Edward Snowden, the former National Security Agency (NSA) contractor who blew the whistle on the US government's mass surveillance programs, has been reunited in Russia with his long-time girlfriend, according to a new documentary shown on Friday.

Lindsay Mills, a dancer who was living with Snowden when he left Hawaii for Hong Kong in May 2013, joined him in Moscow in July 2014, the documentary disclosed.

The two are filmed cooking together in an apartment in Moscow, where Snowden (31), has been living since he was given temporary asylum and later a three-year residency permit.

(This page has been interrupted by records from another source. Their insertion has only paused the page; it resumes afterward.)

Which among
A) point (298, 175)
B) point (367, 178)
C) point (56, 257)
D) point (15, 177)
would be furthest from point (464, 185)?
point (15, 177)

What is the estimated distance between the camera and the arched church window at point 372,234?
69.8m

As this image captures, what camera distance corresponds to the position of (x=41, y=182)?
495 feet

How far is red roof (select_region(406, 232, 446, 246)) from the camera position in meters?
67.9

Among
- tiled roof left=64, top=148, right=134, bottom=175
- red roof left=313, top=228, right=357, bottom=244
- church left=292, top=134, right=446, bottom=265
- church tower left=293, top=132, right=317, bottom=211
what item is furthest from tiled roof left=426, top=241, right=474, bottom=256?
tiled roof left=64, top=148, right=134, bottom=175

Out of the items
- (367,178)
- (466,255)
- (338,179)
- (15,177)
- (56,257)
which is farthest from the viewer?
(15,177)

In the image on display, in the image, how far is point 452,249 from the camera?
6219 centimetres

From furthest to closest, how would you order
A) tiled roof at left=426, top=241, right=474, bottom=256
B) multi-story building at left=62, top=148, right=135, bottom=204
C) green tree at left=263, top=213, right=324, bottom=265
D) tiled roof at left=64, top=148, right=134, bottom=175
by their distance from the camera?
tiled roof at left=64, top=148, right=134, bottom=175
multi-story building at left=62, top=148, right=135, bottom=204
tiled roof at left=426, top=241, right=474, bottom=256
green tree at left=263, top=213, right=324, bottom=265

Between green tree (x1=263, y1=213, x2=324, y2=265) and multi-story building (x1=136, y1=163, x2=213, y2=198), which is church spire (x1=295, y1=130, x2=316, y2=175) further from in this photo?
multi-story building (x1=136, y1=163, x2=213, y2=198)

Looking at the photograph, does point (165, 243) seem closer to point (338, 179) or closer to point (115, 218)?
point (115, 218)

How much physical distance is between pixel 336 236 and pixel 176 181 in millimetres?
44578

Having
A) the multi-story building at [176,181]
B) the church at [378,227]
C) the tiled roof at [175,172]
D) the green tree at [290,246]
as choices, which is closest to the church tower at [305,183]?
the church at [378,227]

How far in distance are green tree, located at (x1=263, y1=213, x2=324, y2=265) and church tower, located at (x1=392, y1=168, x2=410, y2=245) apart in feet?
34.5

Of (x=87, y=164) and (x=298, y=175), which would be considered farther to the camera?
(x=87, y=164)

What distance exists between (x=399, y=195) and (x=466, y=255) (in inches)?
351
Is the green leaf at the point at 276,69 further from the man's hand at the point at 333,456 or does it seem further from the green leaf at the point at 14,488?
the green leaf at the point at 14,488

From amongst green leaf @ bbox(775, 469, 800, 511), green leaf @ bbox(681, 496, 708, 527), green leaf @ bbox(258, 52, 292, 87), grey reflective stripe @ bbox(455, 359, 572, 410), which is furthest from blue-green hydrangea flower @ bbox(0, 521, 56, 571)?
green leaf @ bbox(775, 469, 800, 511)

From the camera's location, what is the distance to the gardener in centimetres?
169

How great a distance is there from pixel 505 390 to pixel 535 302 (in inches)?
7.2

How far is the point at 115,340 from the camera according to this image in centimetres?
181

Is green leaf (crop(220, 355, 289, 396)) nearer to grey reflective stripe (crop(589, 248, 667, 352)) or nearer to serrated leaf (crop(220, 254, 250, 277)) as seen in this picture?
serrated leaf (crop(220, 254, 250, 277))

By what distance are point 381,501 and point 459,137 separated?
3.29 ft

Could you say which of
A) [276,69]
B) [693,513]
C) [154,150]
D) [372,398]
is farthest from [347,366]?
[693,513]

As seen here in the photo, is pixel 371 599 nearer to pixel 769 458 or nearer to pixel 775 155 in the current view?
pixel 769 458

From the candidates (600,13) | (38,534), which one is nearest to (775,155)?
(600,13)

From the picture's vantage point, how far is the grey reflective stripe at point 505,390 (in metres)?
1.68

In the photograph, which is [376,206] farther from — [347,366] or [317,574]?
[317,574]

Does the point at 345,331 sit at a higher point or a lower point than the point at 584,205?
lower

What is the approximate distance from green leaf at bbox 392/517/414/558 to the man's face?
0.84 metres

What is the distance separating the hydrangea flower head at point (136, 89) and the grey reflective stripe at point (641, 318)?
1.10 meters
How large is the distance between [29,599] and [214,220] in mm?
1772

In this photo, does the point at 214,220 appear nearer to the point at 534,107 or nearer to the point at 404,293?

Ms Mills had remained silent and her whereabouts were largely unknown after Snowden’s release of tens of thousands of classified US intelligence documents in 2013.

READ SOME MORE

Citizenfour, made by US film maker Laura Poitras, who shared a Pulitzer Prize this year for her role in publicising the Snowden documents, had its world premiere at the New York Film Festival on Friday.

It gives a fly-on-the wall account of Snowden’s tense days in a Hong Kong hotel and his encounters with journalists from the Washington Post and Britain’s Guardian newspaper as they prepared to divulge details of NSA programmes that gathered data from the Internet activities and the phones of millions of ordinary citizens and dozens of world leaders.

Citizenfour takes its title from the email alias that Snowden used when he first approached Poitras in early 2013 through a series of encrypted emails with a view to leaking details of the top-secret programmes to the media.

Marketed as a "real-life thriller," it is the first of several major films in the works about Snowden, who is wanted by the United States on charges brought under the Espionage Act.

“I already know how this will end for me, and I accept the risk,” an outwardly calm Snowden says.

“This was a film we had to make as privately and secretly as we could,” Poitras said after the screening, which received thunderous applause from an audience that included Snowden’s father and other family members.

“We very much wanted to communicate in this film that (it)was about people who take risks and come forward at huge personal sacrifice,” added Poitras, who says she has been stopped and questioned when entering the US numerous times in the past 10 years. She now lives in Berlin.

Snowden’s revelations sparked a global debate on the limits of privacy versus the needs of national security, and he is viewed either as a traitor or a hero who spoke up for civil liberties.

Journalist Glenn Greenwald, who along with Poitras was Snowden's first points of contact with the media, said he hoped that Citizenfour would allow the public to form their own opinion about the man and his motives.

“So much has been said about Ed Snowden, a lot of it bad but a lot of it really good. I felt like this was really the first time that people got to see who he really is so that they could make up their own mind.

“I always felt ... that the most powerful part of the story was not going to be the documents and the revelations but the power of the story and the acts of this very, kind of ordinary young man, who decided very consciously to sacrifice his whole life for a political principle,” Greenwald said on Friday.

Poitras said she had shown the documentary to Snowden on a trip to Russia about three weeks ago, when the brief scenes with his girlfriend were filmed.

The documentary will open in US cinemas on October 24th.